Un château dans la Sarthe

En France, on s'accroche à son mandat comme si on était irremplaçable. Il faut changer notre manière de faire de la politique, cette politique d'appareil où chacun fera tout pour laisser l'autre en place, de peur de perdre sa propre place.

Les présidents des groupes parlementaires de la droite, s’indignant de voir notre justice « s’aventurer sur le terrain de la politique et des médias » viennent très paradoxalement de publier une tribune dans la presse, pour faire pression sur la justice et sur l’opinion !

Alors qu’il suffirait, pour en finir avec cette affaire, d’apporter les preuves du travail effectif des membres de la famille Fillon lorsque ceux-ci étaient rémunérés par de l’argent public, les élus de droite préfèrent s’en remettre à un argumentaire qui désole.

Ils commencent par se plaindre de la « réactivité surprenante » de la justice. Comme si la justice française pouvait aller trop vite ! Comme on aimerait que dans ce genre d’affaire la justice se montre toujours plus vive, efficace et exemplaire. Non, la réactivité de la justice ne pourra jamais lui être reprochée. Elle a probablement d’autres défauts beaucoup plus graves...

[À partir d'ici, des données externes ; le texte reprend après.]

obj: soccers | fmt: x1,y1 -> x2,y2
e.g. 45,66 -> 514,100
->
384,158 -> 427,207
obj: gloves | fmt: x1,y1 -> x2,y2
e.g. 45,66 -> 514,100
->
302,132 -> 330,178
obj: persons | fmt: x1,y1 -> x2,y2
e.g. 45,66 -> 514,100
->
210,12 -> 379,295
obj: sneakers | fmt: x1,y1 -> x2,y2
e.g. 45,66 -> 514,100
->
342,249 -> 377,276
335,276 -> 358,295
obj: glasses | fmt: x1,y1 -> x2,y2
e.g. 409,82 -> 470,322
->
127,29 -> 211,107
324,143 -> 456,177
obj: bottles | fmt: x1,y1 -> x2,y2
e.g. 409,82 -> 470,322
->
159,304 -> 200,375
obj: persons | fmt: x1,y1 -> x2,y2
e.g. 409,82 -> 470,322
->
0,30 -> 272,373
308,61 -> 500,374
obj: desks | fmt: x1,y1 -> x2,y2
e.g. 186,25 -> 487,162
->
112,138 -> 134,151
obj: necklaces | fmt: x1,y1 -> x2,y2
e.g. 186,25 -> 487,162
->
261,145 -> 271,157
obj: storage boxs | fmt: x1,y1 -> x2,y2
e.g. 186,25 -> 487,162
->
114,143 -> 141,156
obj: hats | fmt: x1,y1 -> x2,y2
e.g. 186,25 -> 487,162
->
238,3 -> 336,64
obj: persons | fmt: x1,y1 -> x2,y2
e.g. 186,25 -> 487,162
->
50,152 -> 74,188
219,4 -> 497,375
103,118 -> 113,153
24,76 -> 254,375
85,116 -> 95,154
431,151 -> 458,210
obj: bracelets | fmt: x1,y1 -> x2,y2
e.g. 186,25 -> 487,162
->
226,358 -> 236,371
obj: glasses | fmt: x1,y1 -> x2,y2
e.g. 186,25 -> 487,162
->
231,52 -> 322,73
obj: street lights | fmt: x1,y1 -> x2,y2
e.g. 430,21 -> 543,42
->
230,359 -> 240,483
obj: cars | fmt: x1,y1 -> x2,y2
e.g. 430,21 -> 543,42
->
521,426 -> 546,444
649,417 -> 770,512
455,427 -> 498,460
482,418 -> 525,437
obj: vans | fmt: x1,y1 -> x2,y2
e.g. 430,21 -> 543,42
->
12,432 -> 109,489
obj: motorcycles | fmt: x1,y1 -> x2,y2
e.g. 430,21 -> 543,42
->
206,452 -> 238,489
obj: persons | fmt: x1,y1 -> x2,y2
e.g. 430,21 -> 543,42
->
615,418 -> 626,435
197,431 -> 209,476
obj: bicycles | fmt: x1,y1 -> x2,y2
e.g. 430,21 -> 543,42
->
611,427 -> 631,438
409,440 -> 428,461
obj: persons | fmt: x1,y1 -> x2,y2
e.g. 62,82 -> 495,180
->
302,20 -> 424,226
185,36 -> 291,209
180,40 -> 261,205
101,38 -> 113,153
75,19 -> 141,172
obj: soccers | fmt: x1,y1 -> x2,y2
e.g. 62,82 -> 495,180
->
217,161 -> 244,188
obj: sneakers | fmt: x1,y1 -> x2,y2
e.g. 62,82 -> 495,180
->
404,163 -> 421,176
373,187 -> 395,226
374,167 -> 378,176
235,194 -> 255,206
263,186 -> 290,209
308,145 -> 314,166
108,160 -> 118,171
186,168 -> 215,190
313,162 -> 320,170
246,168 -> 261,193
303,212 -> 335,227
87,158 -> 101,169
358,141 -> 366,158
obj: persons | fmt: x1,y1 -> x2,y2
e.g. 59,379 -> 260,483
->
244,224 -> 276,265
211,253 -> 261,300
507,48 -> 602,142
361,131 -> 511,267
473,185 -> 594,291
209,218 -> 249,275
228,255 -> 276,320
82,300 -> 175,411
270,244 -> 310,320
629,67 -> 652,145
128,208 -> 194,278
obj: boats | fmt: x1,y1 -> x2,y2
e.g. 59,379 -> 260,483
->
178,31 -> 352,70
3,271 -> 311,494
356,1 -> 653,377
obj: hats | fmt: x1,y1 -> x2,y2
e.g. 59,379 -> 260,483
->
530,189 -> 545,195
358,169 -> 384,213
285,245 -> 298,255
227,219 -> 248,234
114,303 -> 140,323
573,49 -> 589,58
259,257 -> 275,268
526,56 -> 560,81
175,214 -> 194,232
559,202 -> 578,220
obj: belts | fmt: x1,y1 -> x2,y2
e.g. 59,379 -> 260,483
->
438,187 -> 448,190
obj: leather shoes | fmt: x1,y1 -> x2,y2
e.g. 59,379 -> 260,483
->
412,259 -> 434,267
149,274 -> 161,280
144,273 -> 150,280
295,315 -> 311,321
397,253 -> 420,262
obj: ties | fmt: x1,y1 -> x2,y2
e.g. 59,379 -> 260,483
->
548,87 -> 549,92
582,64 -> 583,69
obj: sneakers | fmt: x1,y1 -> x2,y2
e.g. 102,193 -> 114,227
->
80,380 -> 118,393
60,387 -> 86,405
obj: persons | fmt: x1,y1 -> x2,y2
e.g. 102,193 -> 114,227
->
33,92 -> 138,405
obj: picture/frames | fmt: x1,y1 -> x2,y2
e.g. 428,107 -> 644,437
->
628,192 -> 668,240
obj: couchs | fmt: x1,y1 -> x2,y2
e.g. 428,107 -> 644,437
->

« La séparation des pouvoirs a été malmenée », disent-ils, comme si une justice partisane voulait faire obstacle à l’alternance. Ce n’est pas l’appareil judiciaire mais la Nation toute entière qui veut savoir si l’on peut faire confiance à M. Fillon ! Ce n’est pas un parquet, c’est tout un peuple qui demande des comptes, au nom même des plus grands principes démocratiques ! Nous voulons tous une forme ou une autre d’alternance, mais nous ne croyons pas tous que Fillon puisse incarner cette alternance.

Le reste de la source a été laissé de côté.